“Gayrı”dan Münezzehtir!
“RİSÂLE-İ GAVSİYE” isimli eserinde Gavs-ı Â’zâm Abdulkâdir Geylânî kendisine sırrından, özünden şöyle hitap edildiğini anlatır:
−Yâ Gavs-ı Â’zâm! Allâh, gayrından münezzeh, Allâh’a yakındır!
Burada anlatılmak istenilen mânâ şudur:
Allâh, kendisinden gayrı bir varlığın mevcudiyetinin düşünülmesinden münezzehtir! Yani, O’ndan gayrının varlığının düşünülmesi muhaldir! O, bu münezzehiyeti dolayısıyla, ayrı bir varlık anlamına gelen tüm anlamlardan berîdir, ötedir.

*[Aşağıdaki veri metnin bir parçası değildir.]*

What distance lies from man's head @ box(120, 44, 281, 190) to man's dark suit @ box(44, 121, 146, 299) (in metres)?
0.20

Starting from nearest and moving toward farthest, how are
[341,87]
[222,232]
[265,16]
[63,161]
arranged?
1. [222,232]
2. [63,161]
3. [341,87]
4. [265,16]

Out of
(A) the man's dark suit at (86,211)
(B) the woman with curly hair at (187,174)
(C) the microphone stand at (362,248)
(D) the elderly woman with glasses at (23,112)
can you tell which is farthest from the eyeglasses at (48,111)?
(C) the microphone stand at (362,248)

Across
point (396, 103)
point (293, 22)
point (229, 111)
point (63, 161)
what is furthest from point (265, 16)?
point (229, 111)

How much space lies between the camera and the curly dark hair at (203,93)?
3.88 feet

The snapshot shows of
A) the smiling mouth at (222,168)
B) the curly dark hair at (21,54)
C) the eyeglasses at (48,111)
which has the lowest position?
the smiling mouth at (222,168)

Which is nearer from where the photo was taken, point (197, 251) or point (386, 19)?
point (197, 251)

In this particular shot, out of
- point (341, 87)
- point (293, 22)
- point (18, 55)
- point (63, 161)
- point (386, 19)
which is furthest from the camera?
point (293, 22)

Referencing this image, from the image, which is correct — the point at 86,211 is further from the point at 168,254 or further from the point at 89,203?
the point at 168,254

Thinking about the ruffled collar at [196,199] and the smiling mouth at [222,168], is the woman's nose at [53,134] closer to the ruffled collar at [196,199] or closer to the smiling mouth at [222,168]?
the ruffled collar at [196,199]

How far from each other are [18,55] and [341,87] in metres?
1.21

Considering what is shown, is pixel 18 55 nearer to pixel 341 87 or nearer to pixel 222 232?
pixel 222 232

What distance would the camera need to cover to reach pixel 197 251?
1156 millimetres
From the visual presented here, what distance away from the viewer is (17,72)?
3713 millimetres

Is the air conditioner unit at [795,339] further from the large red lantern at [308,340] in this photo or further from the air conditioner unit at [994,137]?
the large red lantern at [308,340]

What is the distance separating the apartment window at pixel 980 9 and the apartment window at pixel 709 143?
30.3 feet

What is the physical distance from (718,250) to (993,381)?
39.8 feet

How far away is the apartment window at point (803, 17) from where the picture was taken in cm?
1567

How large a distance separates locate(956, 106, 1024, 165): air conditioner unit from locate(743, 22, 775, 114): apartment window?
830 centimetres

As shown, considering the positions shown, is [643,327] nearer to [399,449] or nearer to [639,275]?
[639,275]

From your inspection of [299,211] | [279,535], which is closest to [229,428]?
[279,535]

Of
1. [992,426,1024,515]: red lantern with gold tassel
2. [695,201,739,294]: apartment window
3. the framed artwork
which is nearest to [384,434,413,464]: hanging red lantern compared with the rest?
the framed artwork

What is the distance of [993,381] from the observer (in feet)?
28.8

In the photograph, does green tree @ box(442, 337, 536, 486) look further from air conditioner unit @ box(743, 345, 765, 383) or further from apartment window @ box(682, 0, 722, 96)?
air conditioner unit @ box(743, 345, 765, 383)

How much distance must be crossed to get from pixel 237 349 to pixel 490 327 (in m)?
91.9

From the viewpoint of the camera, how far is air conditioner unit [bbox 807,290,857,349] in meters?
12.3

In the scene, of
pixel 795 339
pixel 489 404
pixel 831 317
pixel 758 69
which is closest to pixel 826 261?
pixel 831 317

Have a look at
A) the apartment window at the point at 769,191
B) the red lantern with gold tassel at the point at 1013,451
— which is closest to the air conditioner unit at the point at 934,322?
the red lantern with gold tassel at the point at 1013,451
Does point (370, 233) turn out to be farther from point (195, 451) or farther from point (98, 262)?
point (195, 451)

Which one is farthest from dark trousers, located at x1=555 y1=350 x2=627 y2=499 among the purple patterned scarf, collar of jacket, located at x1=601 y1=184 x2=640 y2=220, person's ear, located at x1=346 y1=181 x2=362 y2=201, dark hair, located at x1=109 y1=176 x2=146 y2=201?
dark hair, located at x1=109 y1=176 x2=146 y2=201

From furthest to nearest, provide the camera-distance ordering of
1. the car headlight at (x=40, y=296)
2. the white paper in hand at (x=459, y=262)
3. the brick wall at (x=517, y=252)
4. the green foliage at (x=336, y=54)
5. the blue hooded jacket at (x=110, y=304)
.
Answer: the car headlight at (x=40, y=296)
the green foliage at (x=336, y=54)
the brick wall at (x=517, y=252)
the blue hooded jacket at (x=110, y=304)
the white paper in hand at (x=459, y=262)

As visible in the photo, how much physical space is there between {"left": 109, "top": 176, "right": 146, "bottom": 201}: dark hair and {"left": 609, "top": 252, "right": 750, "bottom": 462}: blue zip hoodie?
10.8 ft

Ancak bu berîlik, ötelik; mekânsal veya boyutsal değil, anlam olaraktır.
Kısacası “Allâh”, kendisinden ayrıca bir varlığın söz konusu olması anlamından berîdir! Ve Allâh, ancak kendisine yakındır. Yani şayet bir yakınlık mefhumu, ona yakın olma kavramı düşünülecekse, ancak kendisinin kendisine olan yakınlığından söz edilebilir. Çünkü varlığından ve vücudundan söz edilebilecek yegâne var olan, kendisidir.